### TASK PROMPT
Starting at the line that contains "Aranyos diák-hátizsák fillérekért, fekete, nagy", transcribe each line through the end of the material below, exactly and nothing else, leaving out the pictures.

### RECORDS SHOWN

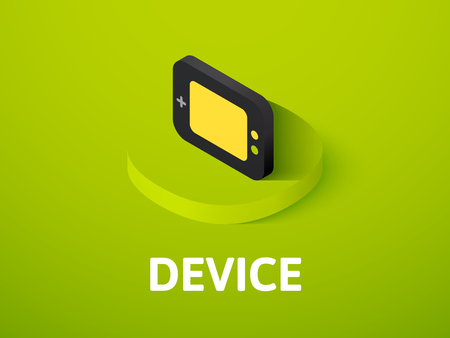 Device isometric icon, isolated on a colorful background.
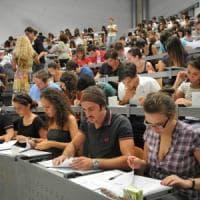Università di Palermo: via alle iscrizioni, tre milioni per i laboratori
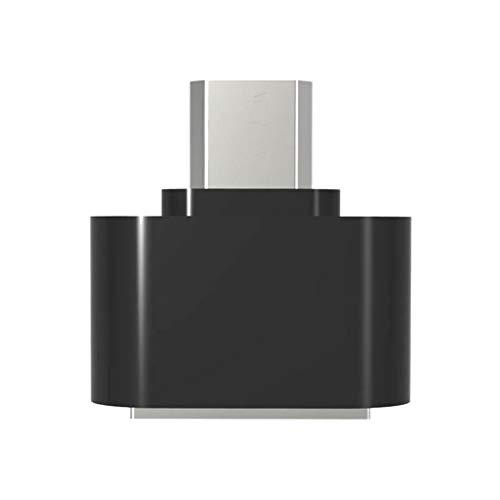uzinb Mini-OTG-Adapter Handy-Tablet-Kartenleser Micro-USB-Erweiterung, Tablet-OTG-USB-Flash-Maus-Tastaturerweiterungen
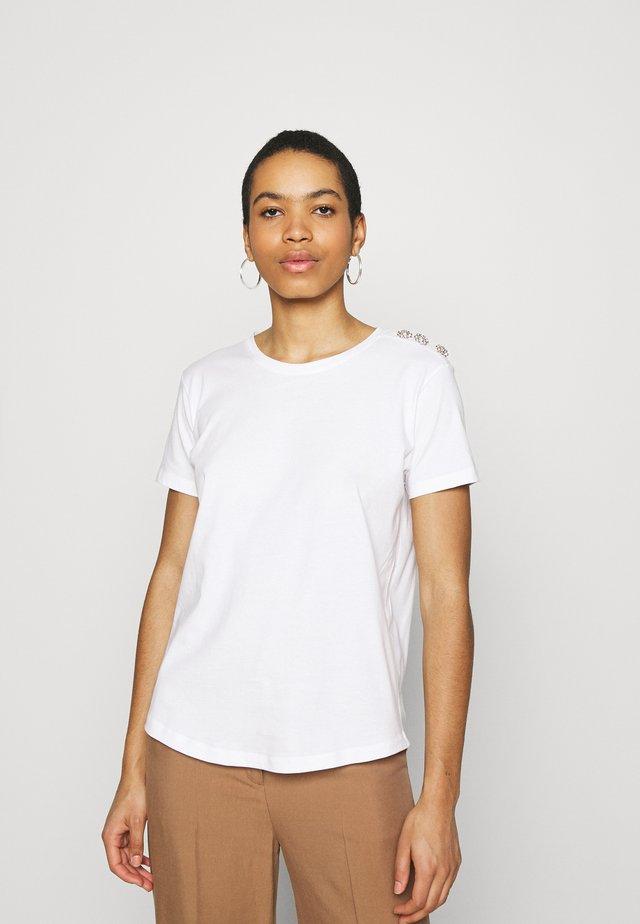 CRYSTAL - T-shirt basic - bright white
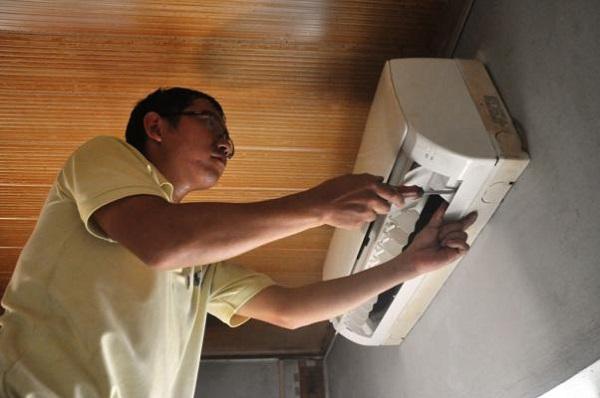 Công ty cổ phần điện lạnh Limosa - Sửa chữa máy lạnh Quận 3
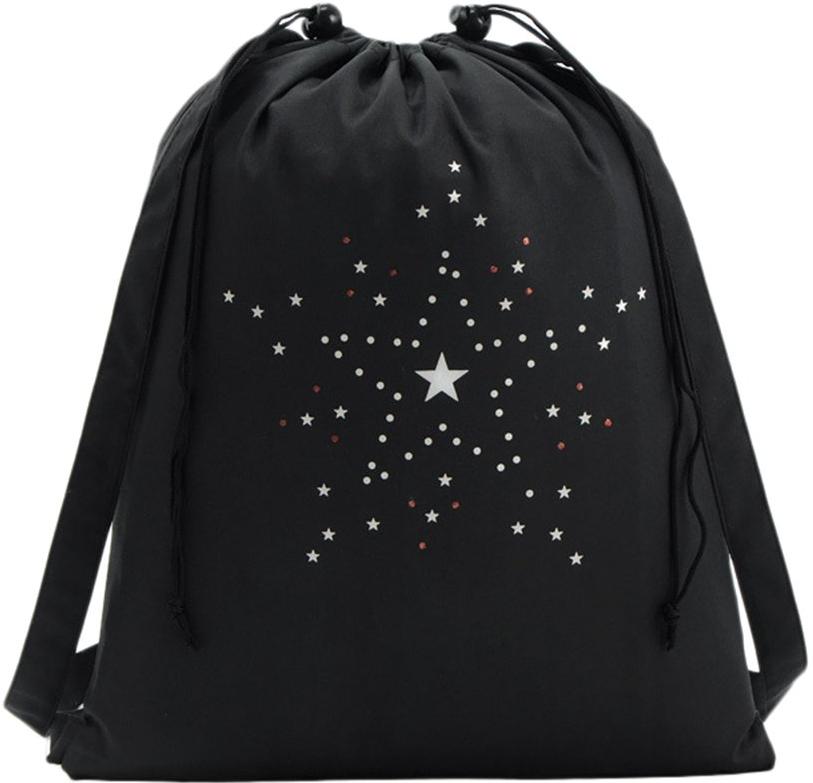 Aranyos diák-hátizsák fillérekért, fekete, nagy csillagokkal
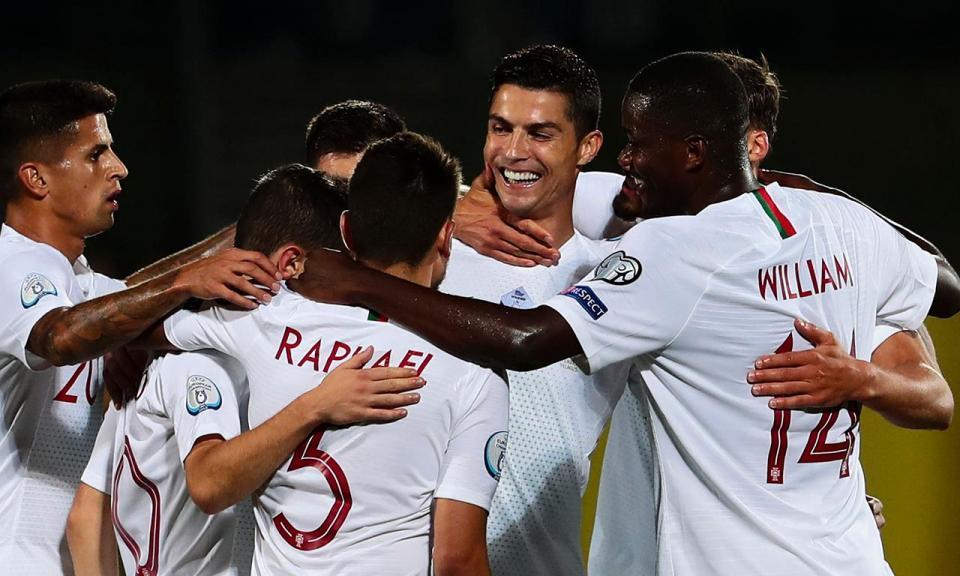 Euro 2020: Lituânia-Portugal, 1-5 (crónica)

### RESPONSE AREA
 Aranyos diák-hátizsák fillérekért, fekete, nagy csillagokkal
 Euro 2020: Lituânia-Portugal, 1-5 (crónica)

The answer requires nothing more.